The technology to improve employees’ wellbeing is already here. But it is now in employers’ hands to make sure it is used to create successful corporate wellness programmes

clock • 4 min read
Industry Voice: Making customised wellness plans in a post-coronavirus world

A workforce that is happy, purposeful and creative? A reduction in stress, anxiety and emotional exhaustion? Or less presenteeism and absenteeism, and more productivity? Whatever employee wellbeing means to you, Covid-19 has certainly pushed the issue to the top of the corporate agenda.

With physical distancing, remote working and uncertainty about the future bringing many challenges, it also gives businesses the opportunity - and a tangible reason - to take a fresh look at what they can do to help employees look after their physical, mental and emotional wellbeing.

Before coronavirus was part of our vernacular, Aetna carried out a global survey that revealed 70% of employers believed they provided good access to programmes that support health and well-being, but only 23% of employees thought the same.

The gap underlines how critical it is firms understand what their employees need from a wellbeing solution, as well as ensure they educate, drive awareness and provide accessibility to their wellness programmes.

Encouragingly, a vital shift is being reflected in the types of conversations we are now having with clients around their health insurance expenditure. Rather than a tick box exercise, mindsets are changing and utilisation is becoming the focal point. Businesses are asking, are resources actually meeting need and are staff making the most of the investment? 

Shaping the technology

One route that makes sense, particularly in the current climate, is leveraging digital tools such as virtual primary healthcare and wellbeing apps that boost resilience or aid sleep. These trusted resources are easily scalable, offer choice and flexibility, and can successfully bridge a spectrum of need.  But there is a paradox. Technology can help effectively manage our work, lives and health, but the pressure of an ‘always-on' culture can sometimes become overwhelming as worklife boundaries become blurred. 

This is one of three main findings that came out of our second recent global survey on the digital health dilemma, undertaken to gain a deeper insight into how corporate wellness programmes can be most successful. Three-quarters of respondents saw the need to curb out-of-hours use of work-related technology, but still had trouble setting their devices aside.

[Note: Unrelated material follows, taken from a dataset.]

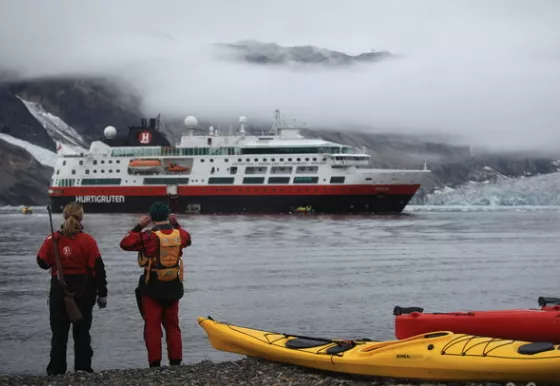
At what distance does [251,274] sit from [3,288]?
201 inches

We have learned that you need to erect guardrails to help individuals unplug outside office hours, be it by limiting workrelated communications to work hours, or just encouraging the rest and recovery that is crucial to a balanced company culture.

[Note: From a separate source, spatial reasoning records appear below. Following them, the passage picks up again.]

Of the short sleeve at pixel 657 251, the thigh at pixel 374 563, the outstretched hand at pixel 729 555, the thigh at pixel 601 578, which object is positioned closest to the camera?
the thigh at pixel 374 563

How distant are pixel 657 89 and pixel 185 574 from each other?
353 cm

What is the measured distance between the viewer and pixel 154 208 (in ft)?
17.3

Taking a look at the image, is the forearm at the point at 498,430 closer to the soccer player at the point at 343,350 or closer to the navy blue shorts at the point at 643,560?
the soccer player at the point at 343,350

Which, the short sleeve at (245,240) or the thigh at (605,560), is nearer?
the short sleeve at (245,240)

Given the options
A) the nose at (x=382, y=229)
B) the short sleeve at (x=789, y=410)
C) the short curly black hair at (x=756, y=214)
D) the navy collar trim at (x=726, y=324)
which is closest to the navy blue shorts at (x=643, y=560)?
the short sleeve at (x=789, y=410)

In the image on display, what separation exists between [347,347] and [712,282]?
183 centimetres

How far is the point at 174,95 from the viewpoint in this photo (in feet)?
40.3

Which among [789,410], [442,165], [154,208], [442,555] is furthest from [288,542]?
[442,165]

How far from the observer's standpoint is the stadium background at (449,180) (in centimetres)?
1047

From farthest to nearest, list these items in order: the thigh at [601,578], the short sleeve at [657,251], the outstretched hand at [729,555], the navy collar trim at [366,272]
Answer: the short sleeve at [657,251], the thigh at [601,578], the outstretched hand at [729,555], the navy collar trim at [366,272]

A second finding was the appetite for increased access to digital health and wellbeing support, with employees strongly agreeing that technology at work has the potential to improve holistic health.

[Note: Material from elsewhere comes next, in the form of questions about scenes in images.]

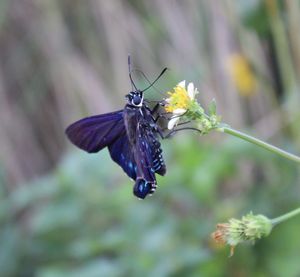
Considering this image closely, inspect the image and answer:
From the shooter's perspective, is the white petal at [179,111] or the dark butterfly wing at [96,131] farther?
the dark butterfly wing at [96,131]

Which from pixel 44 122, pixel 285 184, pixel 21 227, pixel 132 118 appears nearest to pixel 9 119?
pixel 44 122

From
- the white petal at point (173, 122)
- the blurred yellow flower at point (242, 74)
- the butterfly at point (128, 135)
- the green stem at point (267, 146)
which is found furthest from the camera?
the blurred yellow flower at point (242, 74)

However, rather than simply making Fitbits available, this is a chance to engage with employees and listen carefully to concerns and potential solutions from their perspective. Evaluating your population to identify health risks and high health claims using anonymised data can also help customise wellness strategies that meet your organisation's unique needs. On the same note, the third finding refers to using anonymised data. Employees are happy for this to be used to improve their company's culture and employee benefas long as it really is anonymous.

This highlights the importance of carefully communicating a commitment to upholding data privacy and ensuring employees retain control over their data.

Shaping the wellness culture

Looking to the future, these results hint at areas where the best employee benefit programmes will place greater emphasis, including increased measurement as companies scrutinise what they are doing well and what just is not working. Knowing what ‘good' adoption and engagement levels look like will also be key, as it is essential to remember one solution rarely suits all.

So this is an opportunity for employers to reshape their wellness strategies and corporate culture, by diminishing the negative influences of technology on employees, leveraging the positives and concentrating on good communication, data use, measurement, utilisation and engagement. These strategies all help empower employees to take preventative, personal action to remain in optimum physical and mental health.

Above all, the most successful corporate wellness programmes will be designed with straightforward objectives - to meet people wherever they are on their health journey, navigate them to the right support and ultimately help move them to wherever they want to be.